Driving under the influence is a crime that the state of Georgia does not treat lightly. Numerous people suffer injuries or worse in accidents with drunk drivers. As such, police are constantly on the lookout for potential DUI suspects.
Here is the thing with DUI cases: there is no case if the arresting officer lacked reasonable suspicion from the get-go. Wondering what that means? Reasonable suspicion simply means that an officer has to have reason to believe a person is committing a crime in order to detain that individual and start an investigation. In DUI cases, this means that, before an officer can initiate a traffic stop, he or she has to witness something that suggests a driver is operating his or her vehicle while impaired.
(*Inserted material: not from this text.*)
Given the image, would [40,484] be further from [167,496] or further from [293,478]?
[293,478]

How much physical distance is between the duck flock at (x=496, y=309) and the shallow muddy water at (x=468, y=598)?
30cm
Why does reasonable suspicion matter? If law enforcement officers did not have to establish reasonable suspicion, they could abuse their power. They would have the ability to pull anyone over, whenever they want — which is not okay. The requirement to establish reasonable suspicion is there to protect the public.
Reasonable suspicion in a DUI case may be established by watching a person commit a traffic violation. Common traffic violations committed by impaired drivers tend to include failure to maintain lane, making illegal turns, erratic driving, and causing or nearly causing collisions — among various others. Georgia residents who find themselves facing DUI charges following traffic stops have the right to question if reasonable suspicion was sufficiently established in their cases. If it was not, and they can prove that in court, the charges may be dismissed.